Use the graph of f(t) = 2t − 5 on the interval [−2, 10] to write the function F(x), where f of x equals the integral from 1 to x of f of t dt.
Answer choices:
F(x) = 2x − 5
F(x) = x2 − 5x − 4
F(x) = x2 − 5x + 4
F(x) = x2 − 5x + 36
F(x) =
x
∫ ( 2 t - 5 ) dt =
1
x
( 2 t² / 2 - 5 t ) =
1
x
( t² - 5 t ) =
1
x² - 5 x - ( 1² - 5 ∙ 1 ) = x² - 5 x - ( 1 - 5 ) = x² - 5 x - ( - 4 ) = x² - 5 x + 4
nicely done, but it's clear that the graph was not necessary.
Well, let's see here. We want to find the function F(x), which represents the integral from 1 to x of f(t) dt. To do that, we need to find the antiderivative of f(t). The function f(t) = 2t - 5 is a linear function, so its antiderivative will be a quadratic function.
If we integrate 2t, we get t^2, and if we integrate -5, we get -5t. So, the antiderivative of f(t) is F(t) = t^2 - 5t.
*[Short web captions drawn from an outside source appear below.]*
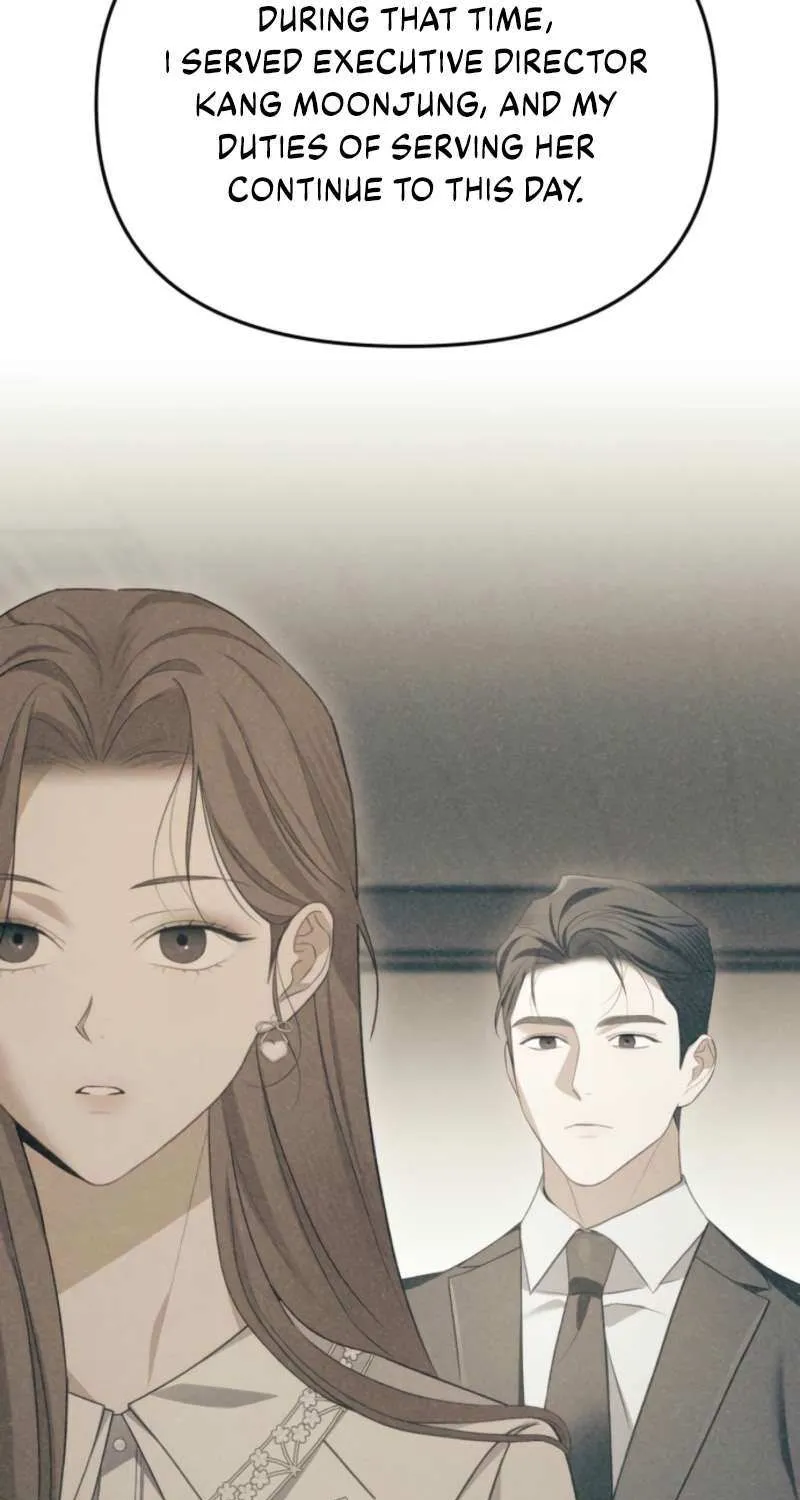 I’d Rather Live as a Villain Chapter 11 page 20 - 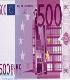 Loans Borrowing Without Collateral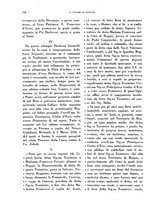 giornale/TO00570784/1934/unico/00000128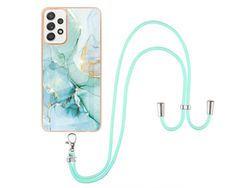 Funda para Samsung Galaxy A52 4G/A52 5G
To find F(x), we need to evaluate F(t) at the upper limit of integration, x, and subtract F(t) evaluated at the lower limit of integration, 1. So, F(x) = F(x) - F(1).
Let's calculate F(x):
F(x) = (x^2 - 5x) - (1^2 - 5*1)
= x^2 - 5x - 1 + 5
= x^2 - 5x + 4.
So, the function F(x) is F(x) = x^2 - 5x + 4. That's the third option!
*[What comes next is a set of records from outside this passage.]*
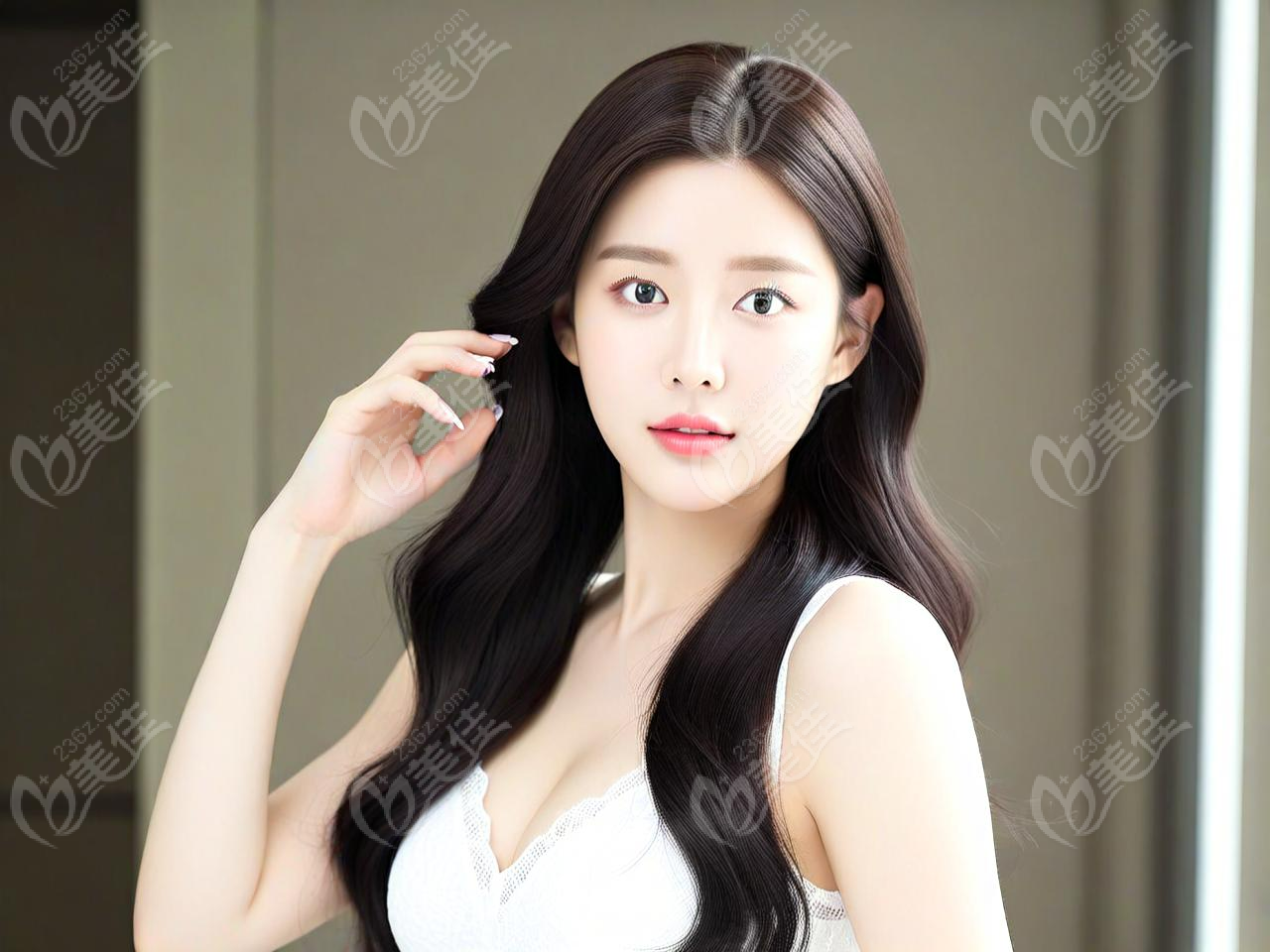 廣州凸嘴手術(shù)好的醫(yī)生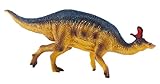 Bullyland Preistoria Figura Lambeosaurus Lambei Ml 61490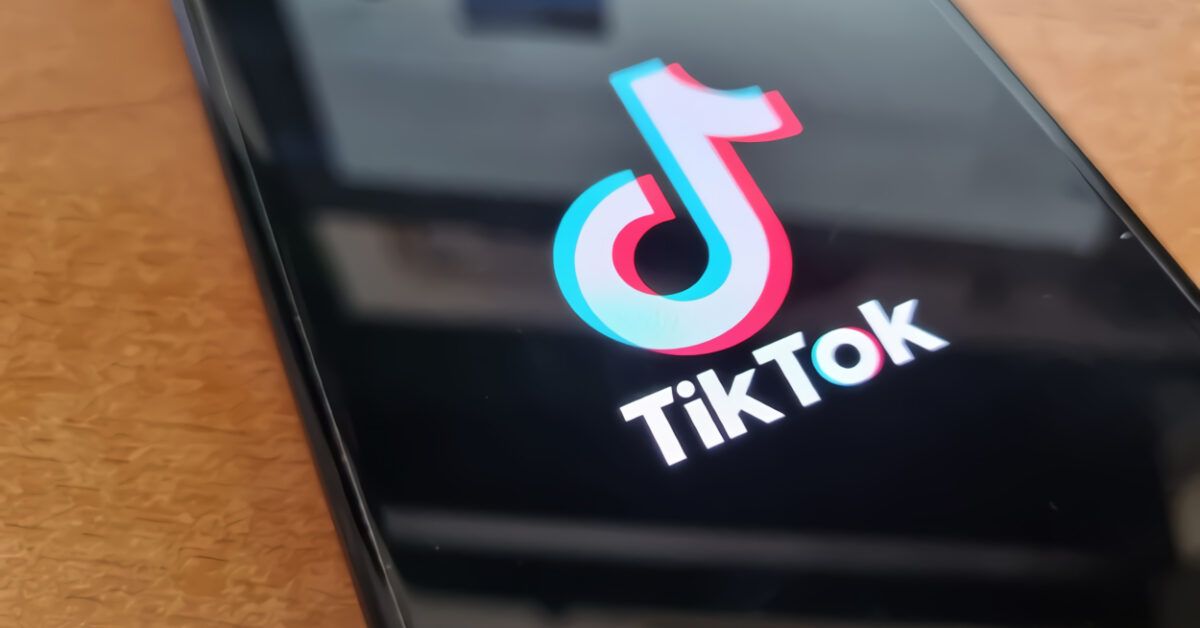 Come salvare video TikTok senza logo Salvatore Aranzulla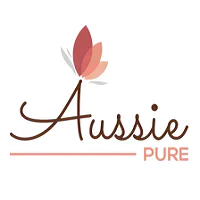 Aussie Pure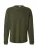 LEVI’S ® Shirt ‘Long Sleeve Relaxed Thermal Tee’  spar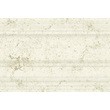 Керамическая плитка Anika 300*600 рис.3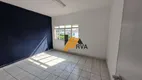 Foto 15 de Sala Comercial para alugar, 80m² em Vila Zanela, Franco da Rocha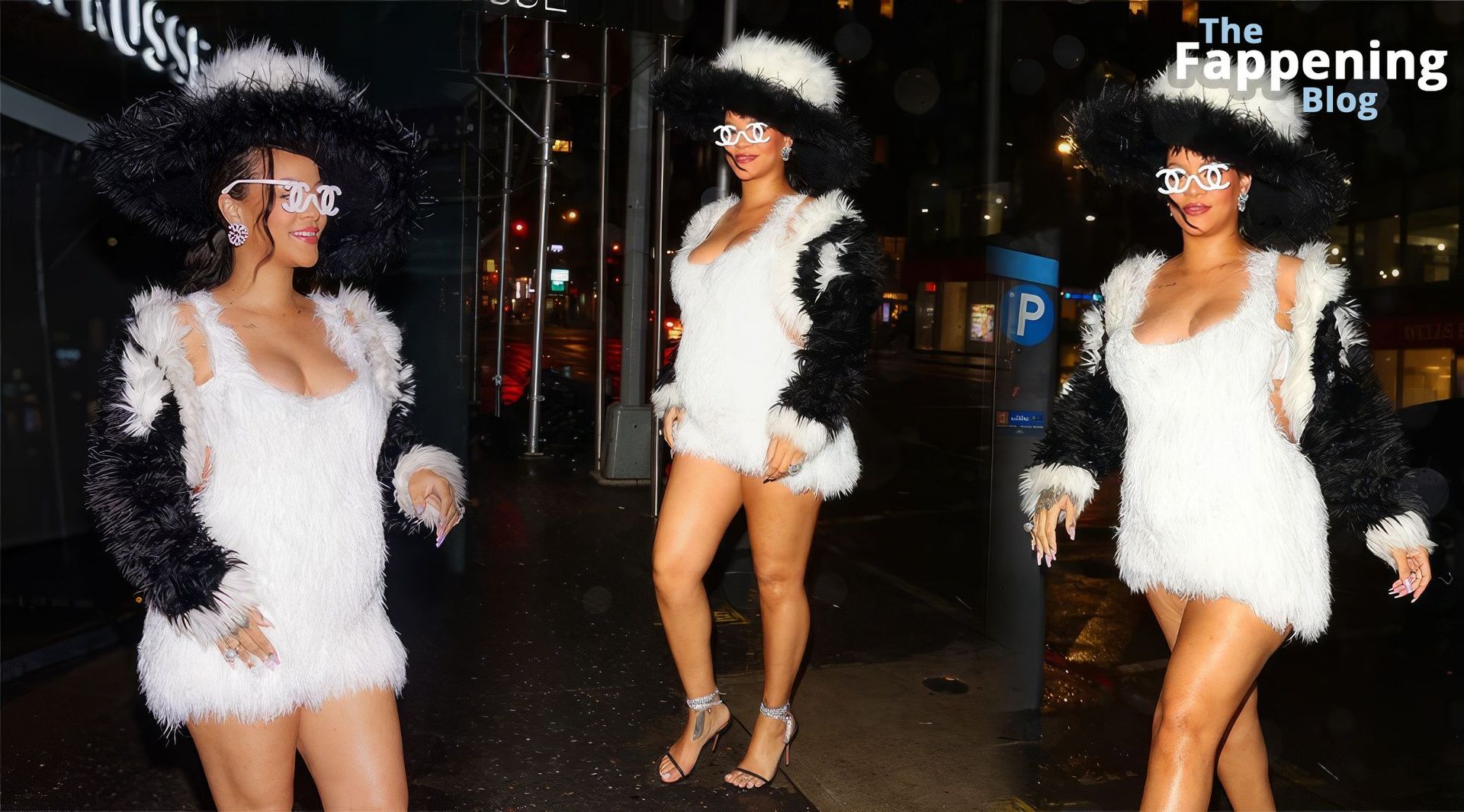 Rihanna-Stunning-Legs-Big-Boobs-and-Cleavage-2-thefappeningblog.com_.jpg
To write the function F(x) using the graph of f(t) = 2t − 5 on the interval [−2, 10], we need to evaluate the integral of f(t) with respect to t from 1 to x.
First, let's find the definite integral of f(t) = 2t − 5 from 1 to x:
∫[1, x] (2t − 5) dt
Using the integrative properties, we can integrate each term separately:
∫[1, x] 2t dt - ∫[1, x] 5 dt
The integral of 2t with respect to t is t^2, and the integral of a constant (like 5) with respect to t is that constant multiplied by t:
t^2 - 5t [integrating the terms]
Now, let's evaluate this expression by plugging in the limits of integration [1, x]:
F(x) = t^2 - 5t │[1, x]
Substituting x into the expression:
F(x) = x^2 - 5x - (1^2 - 5(1))
= x^2 - 5x - 1 + 5
= x^2 - 5x + 4
Therefore, the function F(x) is equal to x^2 - 5x + 4.
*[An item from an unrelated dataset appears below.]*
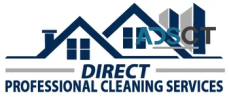 Direct Professional Cleaning Services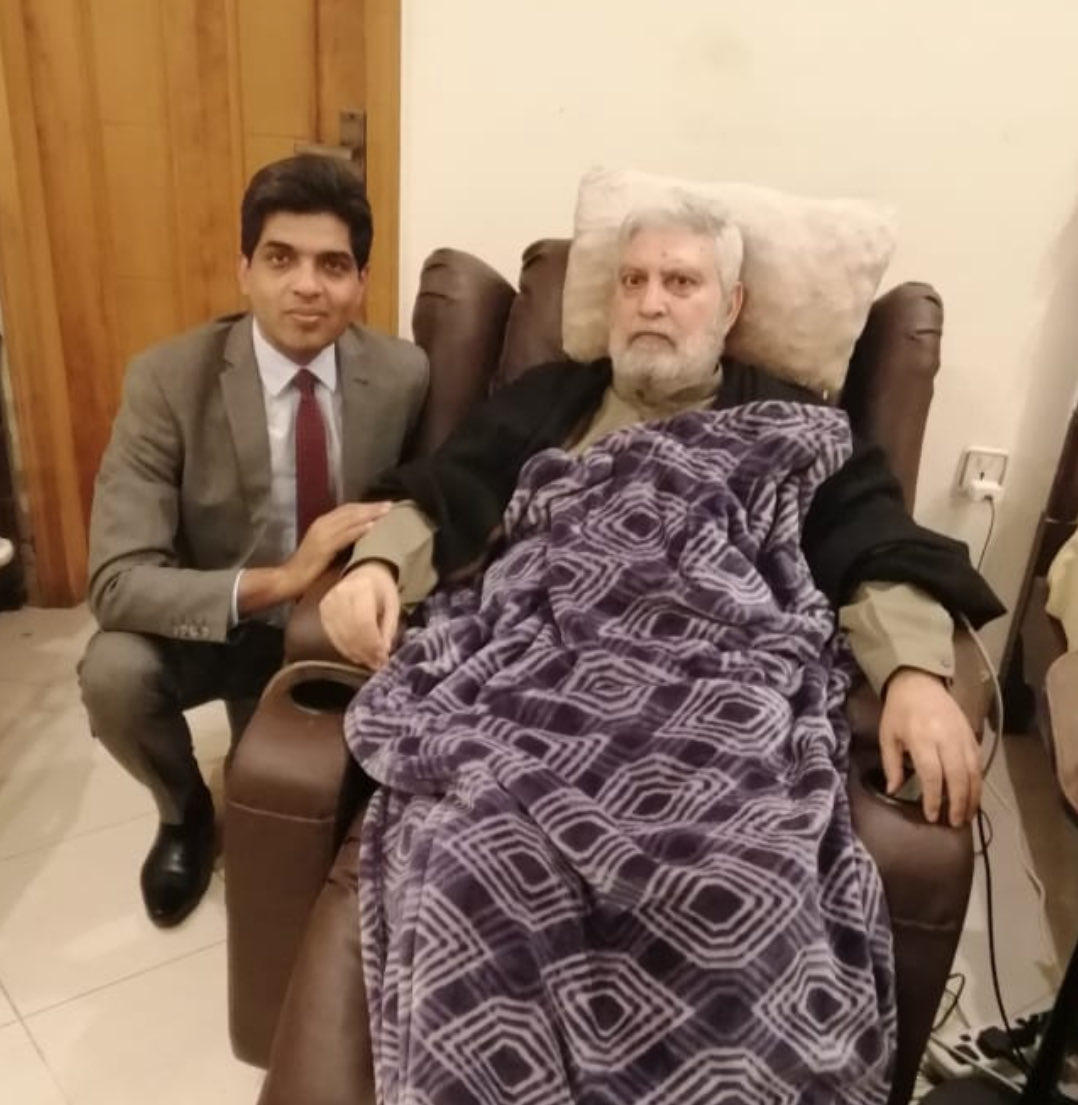 Rashid Nasrullah tweet media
To find the function F(x), we need to integrate the function f(t) from 1 to x.
First, let's find the integral of f(t) = 2t - 5 with respect to t. The integral of 2t with respect to t is t^2, and the integral of -5 with respect to t is -5t. Therefore, the integral of f(t) is given by:
∫f(t)dt = ∫(2t - 5)dt = t^2 - 5t
Now, we need to evaluate this integral from 1 to x:
F(x) = ∫[1, x] f(t)dt
To do this, we substitute the upper limit (x) into the integral expression:
F(x) = ∫[1, x] (2t - 5) dt
Now, we integrate the function (2t - 5):
F(x) = [t^2 - 5t] evaluated from 1 to x
Substituting the upper limit (x) into the expression:
F(x) = (x^2 - 5x) - (1^2 - 5*1)
Simplifying:
F(x) = x^2 - 5x - 1 + 5
F(x) = x^2 - 5x + 4
Therefore, the function F(x) is F(x) = x^2 - 5x + 4.
The correct answer is: F(x) = x^2 - 5x + 4.